Élections Québec 2012 - Québec solidaire renforcerait l'OQLF pour serrer la vis aux commerçants montréalais

Québec solidaire bonifierait le budget de l'Office québécois de la langue française (OQLF) de 15 millions de dollars afin qu'il puisse doubler le nombre de ses inspecteurs et ainsi s'assurer plus adéquatement du respect de la Charte québécoise de la langue française, en particulier dans les commerces de Montréal.

C'est ce qu'a annoncé jeudi la présidente du parti, Françoise David, lors d'un point de presse organisé devant les bureaux montréalais de l'OQLF.

« La langue française est en danger à Montréal », a dit la candidate de Québec solidaire dans Gouin, en évoquant les plus récentes conclusions de l'OQLF selon lesquelles 26 % des commerçants montréalais n'accueillent pas leurs clients en français. Cette proportion était de 11 % en 2010.

Selon Françoise David, il est donc impératif de doubler le nombre d'employés de l'OQLF, actuellement au nombre de 246. « S'il n'y a pas des gens qui vont en entreprise s'assurer que la loi est respectée, c'est comme avoir des belles lois en environnement avec pas d'inspecteur pour les appliquer », argue-t-elle.

Québec solidaire propose également d'étendre les dispositions de la Charte aux entreprises de 10 employés et plus et de fréquenter les écoles passerelles, comme l'on désigne ces écoles privées en langue anglaise qui ne sont pas subventionnées par l'État. Le parti se dit prêt à recourir à la clause dérogatoire pour y parvenir.

Ces deux propositions sont également défendues par le Parti québécois.

Le parti de gauche ne croit cependant pas qu'il faille interdire aux francophones et aux allophones de fréquenter les cégeps anglophones. Selon Françoise David, le PQ « prend le problème à l'envers » : si le marché du travail fonctionne en français, dit-elle, tout le monde voudra aller au cégep en français.
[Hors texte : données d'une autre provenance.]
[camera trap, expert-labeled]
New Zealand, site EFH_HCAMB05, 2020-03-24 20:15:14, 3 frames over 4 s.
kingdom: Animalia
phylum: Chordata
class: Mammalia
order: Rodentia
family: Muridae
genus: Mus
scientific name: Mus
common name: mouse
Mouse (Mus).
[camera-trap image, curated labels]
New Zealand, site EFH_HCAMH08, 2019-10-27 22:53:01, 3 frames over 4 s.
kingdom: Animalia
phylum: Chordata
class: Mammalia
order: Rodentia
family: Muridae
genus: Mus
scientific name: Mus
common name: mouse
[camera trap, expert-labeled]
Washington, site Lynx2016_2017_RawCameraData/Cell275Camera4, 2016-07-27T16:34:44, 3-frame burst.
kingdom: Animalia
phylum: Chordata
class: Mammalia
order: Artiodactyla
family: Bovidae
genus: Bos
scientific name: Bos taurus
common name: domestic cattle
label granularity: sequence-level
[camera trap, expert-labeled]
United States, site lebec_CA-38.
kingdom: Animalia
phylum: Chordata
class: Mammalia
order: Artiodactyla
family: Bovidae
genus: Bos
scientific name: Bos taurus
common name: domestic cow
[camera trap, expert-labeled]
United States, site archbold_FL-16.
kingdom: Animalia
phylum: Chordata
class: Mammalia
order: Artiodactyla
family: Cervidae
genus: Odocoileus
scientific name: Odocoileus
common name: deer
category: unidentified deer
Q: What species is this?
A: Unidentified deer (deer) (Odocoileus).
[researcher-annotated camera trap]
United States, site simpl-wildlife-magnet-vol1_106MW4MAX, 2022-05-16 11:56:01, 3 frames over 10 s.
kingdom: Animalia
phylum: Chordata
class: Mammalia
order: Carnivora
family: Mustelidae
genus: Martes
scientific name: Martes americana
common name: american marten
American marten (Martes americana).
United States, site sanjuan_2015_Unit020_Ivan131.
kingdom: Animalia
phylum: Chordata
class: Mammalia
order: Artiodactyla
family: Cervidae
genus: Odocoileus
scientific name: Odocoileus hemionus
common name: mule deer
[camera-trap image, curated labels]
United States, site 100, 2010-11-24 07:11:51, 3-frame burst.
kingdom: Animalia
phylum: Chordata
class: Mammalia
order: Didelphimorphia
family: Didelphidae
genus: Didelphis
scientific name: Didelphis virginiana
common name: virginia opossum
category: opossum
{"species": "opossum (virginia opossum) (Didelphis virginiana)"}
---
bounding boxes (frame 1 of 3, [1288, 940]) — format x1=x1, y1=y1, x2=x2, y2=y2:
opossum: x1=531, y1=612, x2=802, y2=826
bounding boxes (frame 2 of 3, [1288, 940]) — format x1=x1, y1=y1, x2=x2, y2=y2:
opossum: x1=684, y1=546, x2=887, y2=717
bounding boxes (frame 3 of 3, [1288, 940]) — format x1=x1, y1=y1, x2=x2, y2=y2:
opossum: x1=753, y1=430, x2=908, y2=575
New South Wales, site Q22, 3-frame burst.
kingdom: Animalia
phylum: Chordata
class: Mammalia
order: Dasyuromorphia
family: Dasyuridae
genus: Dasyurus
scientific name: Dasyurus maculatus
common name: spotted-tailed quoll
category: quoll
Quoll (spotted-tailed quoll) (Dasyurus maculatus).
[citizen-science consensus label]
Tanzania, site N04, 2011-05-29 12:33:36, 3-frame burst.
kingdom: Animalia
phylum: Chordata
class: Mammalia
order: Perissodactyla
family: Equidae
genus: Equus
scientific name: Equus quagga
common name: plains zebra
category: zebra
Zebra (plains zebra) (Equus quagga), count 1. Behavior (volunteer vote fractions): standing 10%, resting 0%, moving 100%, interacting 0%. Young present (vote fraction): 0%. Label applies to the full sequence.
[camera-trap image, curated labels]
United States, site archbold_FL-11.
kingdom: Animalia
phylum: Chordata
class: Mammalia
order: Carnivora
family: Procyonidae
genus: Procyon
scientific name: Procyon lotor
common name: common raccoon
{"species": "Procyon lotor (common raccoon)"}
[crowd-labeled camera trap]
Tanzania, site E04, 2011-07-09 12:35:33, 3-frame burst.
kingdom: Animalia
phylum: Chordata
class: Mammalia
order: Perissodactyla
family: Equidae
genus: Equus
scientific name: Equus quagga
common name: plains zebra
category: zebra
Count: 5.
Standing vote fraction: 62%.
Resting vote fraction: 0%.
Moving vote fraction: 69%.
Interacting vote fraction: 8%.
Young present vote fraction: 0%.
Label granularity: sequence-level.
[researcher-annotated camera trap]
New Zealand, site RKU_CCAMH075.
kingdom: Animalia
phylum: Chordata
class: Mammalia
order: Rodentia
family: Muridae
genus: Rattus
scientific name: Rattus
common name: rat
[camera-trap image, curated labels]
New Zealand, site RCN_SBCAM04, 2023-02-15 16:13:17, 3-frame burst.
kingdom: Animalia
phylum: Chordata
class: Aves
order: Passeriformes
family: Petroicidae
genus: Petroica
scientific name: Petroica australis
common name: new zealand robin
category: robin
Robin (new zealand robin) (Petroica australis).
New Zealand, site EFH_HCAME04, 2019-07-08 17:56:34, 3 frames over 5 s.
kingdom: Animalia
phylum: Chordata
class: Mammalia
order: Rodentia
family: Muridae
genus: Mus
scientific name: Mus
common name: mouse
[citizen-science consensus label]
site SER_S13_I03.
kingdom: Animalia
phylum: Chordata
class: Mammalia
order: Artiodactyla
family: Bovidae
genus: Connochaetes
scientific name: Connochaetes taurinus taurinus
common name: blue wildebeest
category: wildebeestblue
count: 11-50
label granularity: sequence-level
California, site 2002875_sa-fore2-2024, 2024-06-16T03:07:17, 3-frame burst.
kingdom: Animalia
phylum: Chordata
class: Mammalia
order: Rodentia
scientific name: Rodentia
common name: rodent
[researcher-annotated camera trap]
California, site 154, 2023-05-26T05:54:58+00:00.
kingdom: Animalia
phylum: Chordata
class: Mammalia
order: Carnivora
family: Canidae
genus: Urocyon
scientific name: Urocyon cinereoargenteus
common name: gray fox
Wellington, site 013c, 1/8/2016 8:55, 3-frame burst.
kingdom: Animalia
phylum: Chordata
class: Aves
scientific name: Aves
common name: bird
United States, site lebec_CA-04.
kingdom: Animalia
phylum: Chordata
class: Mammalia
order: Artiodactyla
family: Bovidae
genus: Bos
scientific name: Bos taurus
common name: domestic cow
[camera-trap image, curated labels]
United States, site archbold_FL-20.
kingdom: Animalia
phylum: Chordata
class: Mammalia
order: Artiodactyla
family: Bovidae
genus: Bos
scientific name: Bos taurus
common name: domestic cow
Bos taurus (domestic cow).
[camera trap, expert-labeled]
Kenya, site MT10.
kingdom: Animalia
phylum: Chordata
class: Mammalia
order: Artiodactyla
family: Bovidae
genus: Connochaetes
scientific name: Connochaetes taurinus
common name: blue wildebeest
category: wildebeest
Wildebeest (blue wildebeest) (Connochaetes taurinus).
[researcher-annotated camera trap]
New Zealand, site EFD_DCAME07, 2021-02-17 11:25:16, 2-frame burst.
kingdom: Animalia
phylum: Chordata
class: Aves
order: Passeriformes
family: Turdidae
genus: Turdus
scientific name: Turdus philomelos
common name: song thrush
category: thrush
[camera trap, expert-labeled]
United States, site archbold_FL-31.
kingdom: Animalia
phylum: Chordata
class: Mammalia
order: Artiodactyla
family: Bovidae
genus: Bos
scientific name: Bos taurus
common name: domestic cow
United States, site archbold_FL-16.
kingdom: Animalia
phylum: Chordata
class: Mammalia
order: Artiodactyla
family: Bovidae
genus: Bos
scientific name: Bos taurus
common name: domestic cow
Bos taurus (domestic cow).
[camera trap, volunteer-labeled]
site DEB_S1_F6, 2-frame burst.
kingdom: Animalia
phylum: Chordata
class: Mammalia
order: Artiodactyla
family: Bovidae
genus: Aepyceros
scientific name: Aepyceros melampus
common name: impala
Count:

Aider la francisation des jeunes immigrantes

Présente aux côtés de sa chef, la candidate de Québec solidaire dans Sainte-Marie-Saint-Jacques, Manon Massé, a quant à elle plaidé en faveur d'un accroissement du nombre de niveaux d'enseignement de la langue destinés aux immigrants, afin d'améliorer la qualité de leur français oral et écrit. Le parti n'a pas chiffré le coût de cette mesure.

Mme Massé souhaite également que les cours de francisation s'adaptent mieux aux femmes immigrantes, souvent aux prises avec des responsabilités familiales. Certaines attendent que leurs enfants soient à l'école avant de suivre des cours de francisation; d'autres abandonnent l'idée de suivre des cours pour pouvoir accueillir leurs jeunes enfants au retour de l'école.

Selon Mme Massé, il faudrait adopter certaines mesures pour répondre à ces situations, notamment en prolongeant le délai d'admissibilité aux cours de francisation, qui est actuellement de cinq ans, ou en développant davantage de haltes-garderies, où les femmes pourraient emmener leurs enfants au besoin.